Tests also revealed that Katherine was a carrier for the Nemo gene.
"It is a one-in-three chance that I passed it on and I have passed it onto both of them," she said. "That is life. As far as I know they are the only siblings in the world to have Nemo."
Although the condition can be life-threatening, doctors are pleased with the boys' progress.
Brandon and Cameron steer clear of poorly friends to reduce the chances of infection.
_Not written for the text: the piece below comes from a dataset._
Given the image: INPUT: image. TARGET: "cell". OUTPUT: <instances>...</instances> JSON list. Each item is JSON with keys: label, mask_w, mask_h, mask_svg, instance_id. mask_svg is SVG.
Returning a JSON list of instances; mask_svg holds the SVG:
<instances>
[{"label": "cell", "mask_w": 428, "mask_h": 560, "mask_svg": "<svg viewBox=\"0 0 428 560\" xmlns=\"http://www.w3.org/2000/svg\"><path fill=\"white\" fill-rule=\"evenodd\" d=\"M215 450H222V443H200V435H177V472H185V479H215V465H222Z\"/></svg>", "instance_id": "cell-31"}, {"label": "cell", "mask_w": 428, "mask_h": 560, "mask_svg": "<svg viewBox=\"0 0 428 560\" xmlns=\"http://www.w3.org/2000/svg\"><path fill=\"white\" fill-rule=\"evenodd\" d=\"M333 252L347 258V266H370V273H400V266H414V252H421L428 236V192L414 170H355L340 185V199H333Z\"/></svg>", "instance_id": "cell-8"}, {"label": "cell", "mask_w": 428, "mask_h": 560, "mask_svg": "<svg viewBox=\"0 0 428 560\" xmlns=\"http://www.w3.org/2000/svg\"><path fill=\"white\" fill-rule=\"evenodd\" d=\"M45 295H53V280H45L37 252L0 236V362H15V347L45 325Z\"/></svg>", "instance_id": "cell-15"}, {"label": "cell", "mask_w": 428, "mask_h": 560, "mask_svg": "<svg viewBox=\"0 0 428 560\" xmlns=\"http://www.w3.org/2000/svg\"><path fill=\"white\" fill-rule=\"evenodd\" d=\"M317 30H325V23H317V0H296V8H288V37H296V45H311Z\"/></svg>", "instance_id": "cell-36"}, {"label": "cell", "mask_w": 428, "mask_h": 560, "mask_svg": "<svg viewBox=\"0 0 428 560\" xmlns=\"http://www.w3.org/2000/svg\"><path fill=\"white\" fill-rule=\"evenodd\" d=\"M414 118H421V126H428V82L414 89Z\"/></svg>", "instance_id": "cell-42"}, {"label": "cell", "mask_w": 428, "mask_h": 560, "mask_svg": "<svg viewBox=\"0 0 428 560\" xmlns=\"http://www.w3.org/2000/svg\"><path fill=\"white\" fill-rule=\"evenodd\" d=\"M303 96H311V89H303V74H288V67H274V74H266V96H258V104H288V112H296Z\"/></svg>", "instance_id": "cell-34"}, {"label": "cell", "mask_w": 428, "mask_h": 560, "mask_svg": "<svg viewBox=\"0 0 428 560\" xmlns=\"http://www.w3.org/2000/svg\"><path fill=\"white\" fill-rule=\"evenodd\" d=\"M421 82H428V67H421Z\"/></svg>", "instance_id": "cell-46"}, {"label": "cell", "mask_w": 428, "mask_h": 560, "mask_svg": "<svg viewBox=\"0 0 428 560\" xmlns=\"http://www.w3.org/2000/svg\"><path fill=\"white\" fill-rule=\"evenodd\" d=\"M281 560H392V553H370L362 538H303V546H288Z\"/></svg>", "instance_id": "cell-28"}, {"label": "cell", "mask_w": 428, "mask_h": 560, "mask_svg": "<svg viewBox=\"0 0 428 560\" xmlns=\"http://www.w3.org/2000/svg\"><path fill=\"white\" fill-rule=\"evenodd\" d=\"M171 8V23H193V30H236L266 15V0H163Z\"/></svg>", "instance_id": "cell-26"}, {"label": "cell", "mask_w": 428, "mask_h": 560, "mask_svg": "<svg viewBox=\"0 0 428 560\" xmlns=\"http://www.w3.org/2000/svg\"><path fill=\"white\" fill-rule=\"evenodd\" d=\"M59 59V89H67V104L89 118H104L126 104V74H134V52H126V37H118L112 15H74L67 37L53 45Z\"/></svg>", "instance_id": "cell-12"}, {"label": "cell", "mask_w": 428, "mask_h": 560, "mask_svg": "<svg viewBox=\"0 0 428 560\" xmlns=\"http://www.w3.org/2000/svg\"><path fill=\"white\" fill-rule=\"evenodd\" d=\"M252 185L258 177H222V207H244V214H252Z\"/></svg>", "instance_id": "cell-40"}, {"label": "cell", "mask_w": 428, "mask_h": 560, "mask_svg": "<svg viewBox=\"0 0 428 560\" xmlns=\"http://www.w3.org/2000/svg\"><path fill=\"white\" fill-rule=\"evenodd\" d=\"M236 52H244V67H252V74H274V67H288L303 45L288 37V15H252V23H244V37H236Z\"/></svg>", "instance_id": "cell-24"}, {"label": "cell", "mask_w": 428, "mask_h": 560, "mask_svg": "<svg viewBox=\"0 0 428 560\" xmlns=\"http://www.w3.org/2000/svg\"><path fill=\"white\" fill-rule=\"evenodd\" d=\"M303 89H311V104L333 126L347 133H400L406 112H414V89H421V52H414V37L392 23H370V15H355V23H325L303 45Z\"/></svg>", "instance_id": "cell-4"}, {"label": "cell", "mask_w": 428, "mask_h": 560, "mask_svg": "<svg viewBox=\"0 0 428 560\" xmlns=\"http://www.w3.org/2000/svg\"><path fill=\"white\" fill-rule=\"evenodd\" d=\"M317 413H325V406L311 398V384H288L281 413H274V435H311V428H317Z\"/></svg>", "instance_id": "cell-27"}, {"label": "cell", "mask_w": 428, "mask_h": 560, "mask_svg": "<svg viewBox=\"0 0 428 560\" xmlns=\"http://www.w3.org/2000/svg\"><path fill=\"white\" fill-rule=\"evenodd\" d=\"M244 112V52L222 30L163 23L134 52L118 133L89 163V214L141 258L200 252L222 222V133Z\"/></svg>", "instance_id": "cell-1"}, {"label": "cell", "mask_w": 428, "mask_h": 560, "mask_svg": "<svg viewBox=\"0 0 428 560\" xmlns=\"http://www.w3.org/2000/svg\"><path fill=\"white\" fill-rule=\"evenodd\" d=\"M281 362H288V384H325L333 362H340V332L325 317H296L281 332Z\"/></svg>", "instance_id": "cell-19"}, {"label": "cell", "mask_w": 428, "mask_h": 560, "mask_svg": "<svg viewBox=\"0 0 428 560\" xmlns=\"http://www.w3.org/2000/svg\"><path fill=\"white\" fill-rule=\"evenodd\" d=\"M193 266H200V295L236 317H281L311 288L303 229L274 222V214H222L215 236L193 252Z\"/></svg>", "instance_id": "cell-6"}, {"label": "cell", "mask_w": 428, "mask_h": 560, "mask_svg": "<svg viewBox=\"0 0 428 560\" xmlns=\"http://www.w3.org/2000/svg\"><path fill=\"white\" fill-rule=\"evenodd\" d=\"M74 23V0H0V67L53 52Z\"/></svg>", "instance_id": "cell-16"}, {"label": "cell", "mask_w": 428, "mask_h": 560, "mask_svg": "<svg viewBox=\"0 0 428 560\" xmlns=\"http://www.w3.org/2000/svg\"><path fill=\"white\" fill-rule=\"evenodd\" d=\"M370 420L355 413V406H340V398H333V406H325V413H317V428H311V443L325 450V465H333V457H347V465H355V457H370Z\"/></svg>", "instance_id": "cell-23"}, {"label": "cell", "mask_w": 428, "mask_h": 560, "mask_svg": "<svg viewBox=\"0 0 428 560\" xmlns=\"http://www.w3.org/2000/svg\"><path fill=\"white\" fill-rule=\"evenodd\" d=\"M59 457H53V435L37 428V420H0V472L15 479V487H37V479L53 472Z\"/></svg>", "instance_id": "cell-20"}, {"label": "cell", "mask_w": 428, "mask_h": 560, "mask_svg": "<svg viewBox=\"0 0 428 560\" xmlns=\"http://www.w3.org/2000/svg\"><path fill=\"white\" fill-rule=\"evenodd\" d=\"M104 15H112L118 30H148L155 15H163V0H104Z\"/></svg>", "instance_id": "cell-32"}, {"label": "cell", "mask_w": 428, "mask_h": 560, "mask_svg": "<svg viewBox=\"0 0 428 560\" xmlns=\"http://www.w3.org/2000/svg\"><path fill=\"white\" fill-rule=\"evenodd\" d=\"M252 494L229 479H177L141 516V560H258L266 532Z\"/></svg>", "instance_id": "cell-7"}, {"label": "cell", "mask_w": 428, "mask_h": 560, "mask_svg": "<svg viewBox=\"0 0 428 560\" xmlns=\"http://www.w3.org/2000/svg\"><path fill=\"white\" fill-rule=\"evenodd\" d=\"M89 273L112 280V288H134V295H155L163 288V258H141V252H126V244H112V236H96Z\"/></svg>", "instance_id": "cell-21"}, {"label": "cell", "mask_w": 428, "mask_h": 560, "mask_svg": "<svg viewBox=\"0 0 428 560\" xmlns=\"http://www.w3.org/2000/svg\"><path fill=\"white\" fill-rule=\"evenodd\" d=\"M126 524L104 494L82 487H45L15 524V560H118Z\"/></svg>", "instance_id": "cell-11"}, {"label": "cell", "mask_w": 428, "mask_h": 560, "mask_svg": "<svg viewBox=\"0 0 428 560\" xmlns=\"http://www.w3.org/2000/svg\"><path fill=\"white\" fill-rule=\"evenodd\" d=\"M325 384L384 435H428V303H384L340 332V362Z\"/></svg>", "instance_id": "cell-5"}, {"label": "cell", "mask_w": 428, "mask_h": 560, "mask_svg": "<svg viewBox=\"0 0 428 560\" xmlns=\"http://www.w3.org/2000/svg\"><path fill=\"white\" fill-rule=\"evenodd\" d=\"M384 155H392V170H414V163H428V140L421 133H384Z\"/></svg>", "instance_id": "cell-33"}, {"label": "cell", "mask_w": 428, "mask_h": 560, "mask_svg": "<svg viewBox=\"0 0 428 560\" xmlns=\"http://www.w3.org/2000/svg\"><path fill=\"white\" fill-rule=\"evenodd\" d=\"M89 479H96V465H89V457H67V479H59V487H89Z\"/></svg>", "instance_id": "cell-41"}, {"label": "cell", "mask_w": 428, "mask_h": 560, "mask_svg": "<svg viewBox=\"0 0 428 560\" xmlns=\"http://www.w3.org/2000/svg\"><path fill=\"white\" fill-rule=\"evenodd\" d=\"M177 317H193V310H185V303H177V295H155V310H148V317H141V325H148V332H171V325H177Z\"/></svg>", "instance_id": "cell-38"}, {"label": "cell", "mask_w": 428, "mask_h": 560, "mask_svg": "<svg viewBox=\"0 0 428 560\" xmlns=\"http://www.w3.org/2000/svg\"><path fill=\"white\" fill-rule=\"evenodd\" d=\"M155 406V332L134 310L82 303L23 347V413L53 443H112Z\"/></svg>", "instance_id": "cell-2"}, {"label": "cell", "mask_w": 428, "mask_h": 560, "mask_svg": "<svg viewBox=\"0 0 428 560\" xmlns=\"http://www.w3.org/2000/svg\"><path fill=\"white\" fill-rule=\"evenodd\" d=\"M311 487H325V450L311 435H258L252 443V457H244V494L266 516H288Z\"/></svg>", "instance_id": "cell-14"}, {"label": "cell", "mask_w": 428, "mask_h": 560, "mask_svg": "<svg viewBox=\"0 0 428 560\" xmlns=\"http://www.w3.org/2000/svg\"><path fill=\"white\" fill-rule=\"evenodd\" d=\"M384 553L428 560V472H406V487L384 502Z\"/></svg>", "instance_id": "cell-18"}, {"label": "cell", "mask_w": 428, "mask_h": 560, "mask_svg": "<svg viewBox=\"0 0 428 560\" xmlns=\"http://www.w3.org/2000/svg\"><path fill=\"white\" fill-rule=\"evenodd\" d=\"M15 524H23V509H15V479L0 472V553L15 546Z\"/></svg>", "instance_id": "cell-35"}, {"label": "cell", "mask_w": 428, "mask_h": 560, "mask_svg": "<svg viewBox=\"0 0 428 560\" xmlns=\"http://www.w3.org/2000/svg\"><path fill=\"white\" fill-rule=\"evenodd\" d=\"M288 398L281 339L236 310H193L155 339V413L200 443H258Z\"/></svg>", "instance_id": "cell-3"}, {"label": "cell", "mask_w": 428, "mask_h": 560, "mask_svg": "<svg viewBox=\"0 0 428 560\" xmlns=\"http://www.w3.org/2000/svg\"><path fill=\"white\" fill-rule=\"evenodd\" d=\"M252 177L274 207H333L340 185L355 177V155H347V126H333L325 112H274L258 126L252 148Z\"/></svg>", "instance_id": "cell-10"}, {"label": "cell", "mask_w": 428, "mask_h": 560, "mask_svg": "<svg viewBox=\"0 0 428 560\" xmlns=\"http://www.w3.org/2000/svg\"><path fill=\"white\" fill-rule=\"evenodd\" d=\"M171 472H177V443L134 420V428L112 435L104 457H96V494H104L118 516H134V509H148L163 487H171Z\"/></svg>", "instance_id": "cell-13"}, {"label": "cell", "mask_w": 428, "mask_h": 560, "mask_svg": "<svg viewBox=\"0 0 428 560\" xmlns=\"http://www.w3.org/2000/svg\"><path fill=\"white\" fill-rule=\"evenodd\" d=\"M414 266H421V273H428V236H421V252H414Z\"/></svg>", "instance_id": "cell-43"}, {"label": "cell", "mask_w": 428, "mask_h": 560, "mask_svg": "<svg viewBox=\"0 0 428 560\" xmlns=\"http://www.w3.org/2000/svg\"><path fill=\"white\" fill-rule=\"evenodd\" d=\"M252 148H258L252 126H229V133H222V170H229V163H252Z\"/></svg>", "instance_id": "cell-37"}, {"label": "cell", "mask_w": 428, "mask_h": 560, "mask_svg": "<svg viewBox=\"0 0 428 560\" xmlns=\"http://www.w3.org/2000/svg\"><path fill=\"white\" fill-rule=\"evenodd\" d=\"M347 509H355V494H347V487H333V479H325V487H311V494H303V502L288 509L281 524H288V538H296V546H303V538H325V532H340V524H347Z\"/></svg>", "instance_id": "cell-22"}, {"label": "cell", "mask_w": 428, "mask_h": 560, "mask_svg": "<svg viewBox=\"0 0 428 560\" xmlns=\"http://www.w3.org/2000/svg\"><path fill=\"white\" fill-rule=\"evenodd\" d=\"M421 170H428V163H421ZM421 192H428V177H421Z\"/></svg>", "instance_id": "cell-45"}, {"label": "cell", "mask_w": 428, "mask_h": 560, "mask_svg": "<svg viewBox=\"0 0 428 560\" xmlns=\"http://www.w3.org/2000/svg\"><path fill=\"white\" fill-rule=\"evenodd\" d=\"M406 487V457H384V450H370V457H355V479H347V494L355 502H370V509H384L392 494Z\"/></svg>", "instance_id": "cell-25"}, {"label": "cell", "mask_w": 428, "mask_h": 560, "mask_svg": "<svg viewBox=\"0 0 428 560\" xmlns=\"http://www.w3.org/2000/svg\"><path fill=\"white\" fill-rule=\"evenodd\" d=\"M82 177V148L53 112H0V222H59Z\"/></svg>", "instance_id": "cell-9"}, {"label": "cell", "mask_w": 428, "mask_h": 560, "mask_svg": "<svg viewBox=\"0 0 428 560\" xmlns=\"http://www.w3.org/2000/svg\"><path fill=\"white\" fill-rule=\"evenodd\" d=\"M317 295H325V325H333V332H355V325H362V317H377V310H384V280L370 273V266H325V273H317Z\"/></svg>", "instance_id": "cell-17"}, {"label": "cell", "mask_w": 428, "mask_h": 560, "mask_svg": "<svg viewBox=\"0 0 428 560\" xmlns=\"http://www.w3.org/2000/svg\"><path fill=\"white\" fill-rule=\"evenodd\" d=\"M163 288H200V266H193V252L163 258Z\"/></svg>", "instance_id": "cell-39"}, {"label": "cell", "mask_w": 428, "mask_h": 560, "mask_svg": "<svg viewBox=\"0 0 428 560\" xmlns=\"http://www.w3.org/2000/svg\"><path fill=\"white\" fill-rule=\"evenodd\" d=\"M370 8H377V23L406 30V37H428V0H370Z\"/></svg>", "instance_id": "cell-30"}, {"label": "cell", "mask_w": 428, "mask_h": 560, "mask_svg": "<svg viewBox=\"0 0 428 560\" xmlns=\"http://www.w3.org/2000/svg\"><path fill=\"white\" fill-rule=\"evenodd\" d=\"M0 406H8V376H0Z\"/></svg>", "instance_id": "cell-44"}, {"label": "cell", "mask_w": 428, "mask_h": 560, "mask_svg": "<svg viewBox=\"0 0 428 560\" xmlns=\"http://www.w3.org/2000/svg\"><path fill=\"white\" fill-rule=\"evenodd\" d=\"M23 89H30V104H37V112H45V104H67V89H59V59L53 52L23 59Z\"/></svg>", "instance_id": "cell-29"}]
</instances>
They also take antibiotics twice daily and have weekly infusions of haemoglobin to support their immune system, weakened by the condition.
Mother Katherine had no idea she was a carrier of the Nemo gene before she had children but with over 4000 known inherited genetic disorders, there is the possibility anyone of us could unknowingly pass on a disorder, even if previous children are born perfectly healthy.
If you are a carrier of a defective gene, there is still only a mathematical chance that you will pass it on to your children. Genetic testing is becoming increasingly available for those thought to be in high-risk groups.
Some would say the Stevens' have been unlucky to have both their boys inherit Nemo, others would say they are lucky to have two lovely, beautiful sons.
If you were planning to start a family would you want to know the risks of passing on a disorder to your baby, or should nature be left to take its course?